At 0.98, NFL on ESPN is the strongest pull in NFL Network's top 10 — but the second peak, a cluster of NFL players, pulls the shape in a distinctly different direction.
The top 10 divides cleanly into two neighborhoods. The first is NFL broadcast infrastructure: NFL on ESPN (0.98), NFL (0.97), FOX Sports: NFL (0.96), NFL on CBS (0.94), and Sunday Night Football (0.94) form a tight band of TV shows and the league itself — the institutional layer of professional football. These five neighbors share subcategories of TV Shows, TV Channels, and Sports Leagues, all orbiting the same broadcast ecosystem as NFL Network.
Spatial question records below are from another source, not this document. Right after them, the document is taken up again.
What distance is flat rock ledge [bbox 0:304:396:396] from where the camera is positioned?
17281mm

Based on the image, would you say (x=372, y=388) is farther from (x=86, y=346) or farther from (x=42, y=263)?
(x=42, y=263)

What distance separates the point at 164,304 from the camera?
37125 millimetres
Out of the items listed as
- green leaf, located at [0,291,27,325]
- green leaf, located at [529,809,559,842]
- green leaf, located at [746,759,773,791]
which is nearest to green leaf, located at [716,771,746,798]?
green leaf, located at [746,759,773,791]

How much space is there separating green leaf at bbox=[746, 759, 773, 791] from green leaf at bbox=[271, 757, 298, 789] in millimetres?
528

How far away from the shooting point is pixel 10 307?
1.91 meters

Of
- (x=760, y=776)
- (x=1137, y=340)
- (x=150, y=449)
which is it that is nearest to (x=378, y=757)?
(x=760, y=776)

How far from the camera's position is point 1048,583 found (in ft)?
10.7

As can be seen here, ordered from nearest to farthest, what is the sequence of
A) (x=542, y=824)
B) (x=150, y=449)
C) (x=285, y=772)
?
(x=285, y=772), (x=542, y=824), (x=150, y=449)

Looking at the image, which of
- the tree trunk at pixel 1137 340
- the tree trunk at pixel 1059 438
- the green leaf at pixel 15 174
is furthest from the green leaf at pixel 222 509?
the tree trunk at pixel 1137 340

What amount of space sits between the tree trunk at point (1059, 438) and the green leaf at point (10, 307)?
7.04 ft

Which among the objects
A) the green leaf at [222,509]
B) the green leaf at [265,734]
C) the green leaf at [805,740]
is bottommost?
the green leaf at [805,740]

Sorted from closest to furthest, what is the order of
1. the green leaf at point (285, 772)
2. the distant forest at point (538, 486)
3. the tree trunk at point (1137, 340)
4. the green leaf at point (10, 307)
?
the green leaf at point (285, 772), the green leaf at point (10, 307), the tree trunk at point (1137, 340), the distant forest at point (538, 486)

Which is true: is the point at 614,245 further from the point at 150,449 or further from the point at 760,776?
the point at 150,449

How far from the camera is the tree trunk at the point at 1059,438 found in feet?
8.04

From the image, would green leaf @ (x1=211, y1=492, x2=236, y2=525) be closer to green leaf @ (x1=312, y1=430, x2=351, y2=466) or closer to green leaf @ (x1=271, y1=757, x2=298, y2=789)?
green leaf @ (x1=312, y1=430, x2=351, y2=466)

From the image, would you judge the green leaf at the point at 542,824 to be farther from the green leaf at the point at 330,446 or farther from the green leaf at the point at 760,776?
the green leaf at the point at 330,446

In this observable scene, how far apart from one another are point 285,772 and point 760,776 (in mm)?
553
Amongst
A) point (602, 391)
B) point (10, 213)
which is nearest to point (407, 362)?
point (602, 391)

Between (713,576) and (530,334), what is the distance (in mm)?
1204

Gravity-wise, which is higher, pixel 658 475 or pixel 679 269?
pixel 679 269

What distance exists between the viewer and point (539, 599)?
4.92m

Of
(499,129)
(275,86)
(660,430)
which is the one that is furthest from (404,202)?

The second peak is athletes. Russell Wilson (0.90), Tyrann Mathieu (0.88), and Le'Veon Bell (0.87) anchor a run of individual players that extends through Antonio Brown (0.87) and into the wider graph. These are not analysts or hosts — they are active or recently active NFL players, a subcategory distinct from the broadcast properties above. The one non-athlete, non-broadcast entry in the top 10 is B/R Gridiron (0.87), a football-focused website that bridges the two clusters.
The two-peak structure reveals an audience that is simultaneously oriented toward the institutional broadcast of the sport and toward the individual players within it — a combination that distinguishes NFL Network from a generic sports channel.